Camera models and projection

You will connect 3D geometry to 2D image coordinates using the standard pinhole camera model, then understand what intrinsics, extrinsics, and distortion mean in practice.

Figure

Pinhole projection — rays through the camera center

Each 3D point's ray hits the image plane at (x, y) = (f·X/Z, f·Y/Z). Scale is lost — depth and size are entangled in a single image.

Learning objectives

Write the pinhole projection equation in homogeneous coordinates.
Decompose a camera matrix into intrinsic and extrinsic parameters.
Explain radial distortion qualitatively and when it matters for calibration-heavy pipelines.

Prerequisites

Basic linear algebra: matrix–vector multiply, inverse (conceptually).
Comfort with “rays in 3D” intuition.

Step 1 — The pinhole idealization

A pinhole camera maps a 3D point $X$ in space to an intersection with the image plane along a straight line through the camera center.

In camera coordinates (often $Z$ forward, $X$ right, $Y$ down or up depending on convention), a common projection is:

x = f \frac{X}{Z}, \quad y = f \frac{Y}{Z}

where $f$ is focal length in the same units as $X, Y, Z$ (not “mm vs pixels” yet).

Checkpoint: What happens mathematically as $Z \to 0^{+}$ ? Why do real lenses not behave like this at macro distances?

Step 2 — Homogeneous coordinates

Homogeneous 4-vectors let you bundle rotation, translation, and projection into chained matrices.

A 3D point in world coordinates: homogeneous vector $\tilde{X}_w = [X_w, Y_w, Z_w, 1]^\top$ .
Extrinsics map world → camera: $X_c = [R\,|\,t]\,\tilde{X}_w$ (stack rotation $R$ and translation $t$ next to each other).

Exercise: Why do we use 4 components even though the point is 3D?

Step 3 — Intrinsics: from meters to pixels

Focal length in pixels $(f_x, f_y)$ and principal point $(c_x, c_y)$ encode the affine part of the mapping from normalized camera coordinates to pixel indices:

u = f_x \frac{X_c}{Z_c} + c_x, \quad v = f_y \frac{Y_c}{Z_c} + c_y

The intrinsic matrix $K$ packages this:

K = \begin{bmatrix} f_x & s & c_x \\ 0 & f_y & c_y \\ 0 & 0 & 1 \end{bmatrix}

The skew $s$ is often ~0 for modern sensors.

Figure

World → camera → pixels

Extrinsics [R | t] move a 3D point into the camera frame; intrinsics K turn normalized coordinates into pixels.

Checkpoint: If you crop the center of the image digitally (not physically recentering the sensor), which intrinsic parameters change?

Step 4 — The full projection (compact form)

Let $M = K [R\,|\,t]$ . For a world point $\tilde{X}_w$ ,

\lambda \begin{bmatrix} u \\ v \\ 1 \end{bmatrix} = M \tilde{X}_w

where $\lambda$ corresponds to depth $Z_c$ in camera coordinates (up to sign conventions).

Exercise (conceptual): Why can you not recover absolute scene scale from a single image without additional constraints?

Step 5 — Lens distortion (radial first pass)

Real lenses bend rays; the pinhole model is an approximation.
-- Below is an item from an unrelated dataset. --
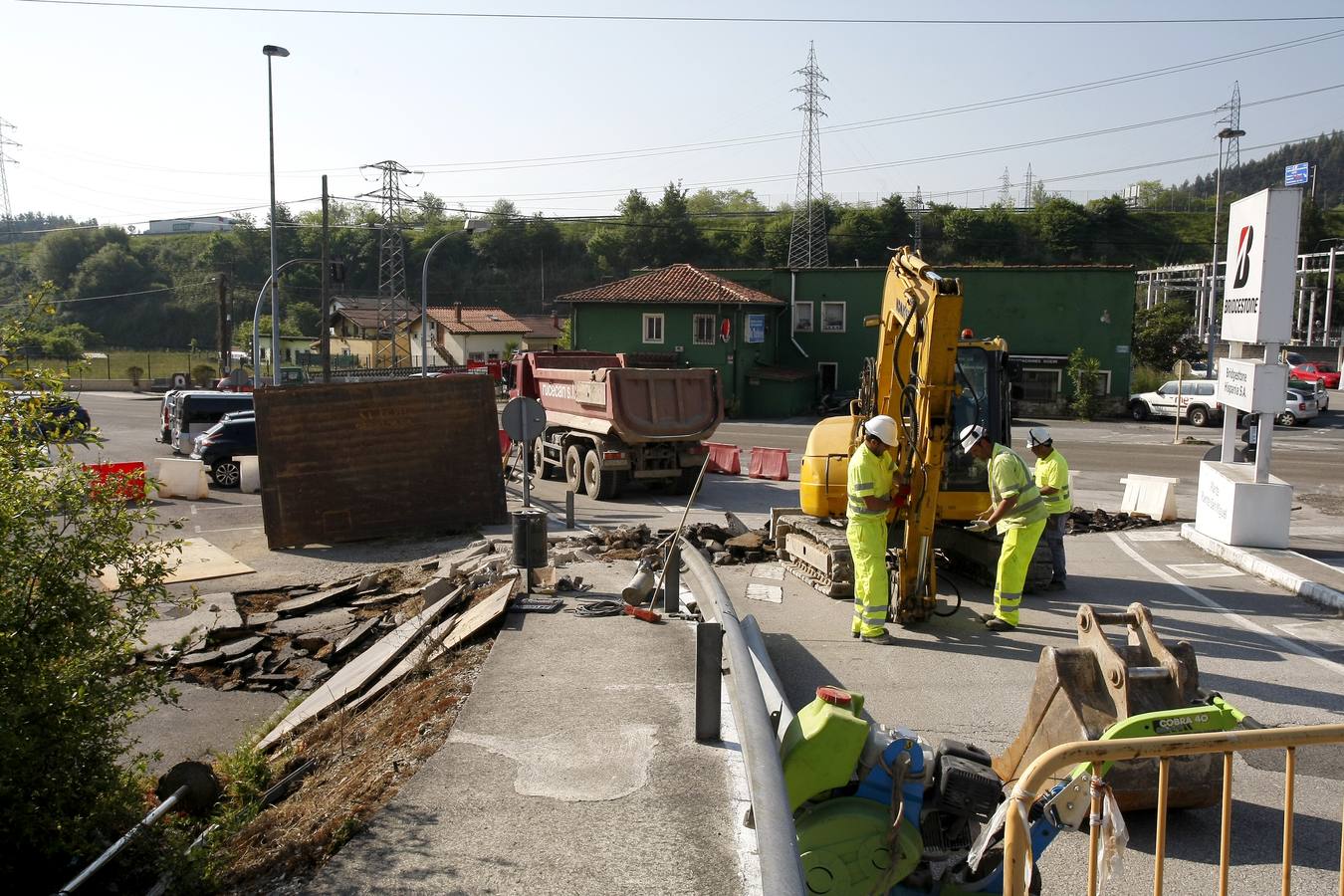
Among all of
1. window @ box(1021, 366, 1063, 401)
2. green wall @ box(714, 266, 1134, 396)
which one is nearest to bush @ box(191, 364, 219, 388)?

Radial distortion pulls pixels inward or outward as a function of radius from the principal point.

Figure

Pinhole vs barrel vs pincushion

A perfectly straight world grid bends near the edges under real lenses. Calibration estimates the coefficients that undo it.

SLAM and photogrammetry pipelines often estimate distortion coefficients jointly with intrinsics.
Many “AI” datasets ignore distortion; that is fine until you try to fuse CAD models with pixels.

Checkpoint: Where in the image are radial distortion effects usually most noticeable?

Step 6 — Calibration in one paragraph

Camera calibration estimates $K$ and distortion (and sometimes extrinsics per view) from images of a known pattern (checkerboard, AprilTag grid, etc.).

You do not need the full optimization derivation yet — you need to know what is being estimated and why reprojection error is the usual loss.

Check your understanding

What is the difference between extrinsics and intrinsics?
Why is homogeneous scaling arbitrary in projection, yet pixel coordinates are unique?
Give one application where ignoring distortion would break downstream geometry.

Lab-style stretch goal (optional)

Use any calibration toolkit on printed checkerboard images. Report RMS reprojection error and show one “before vs after undistortion” crop.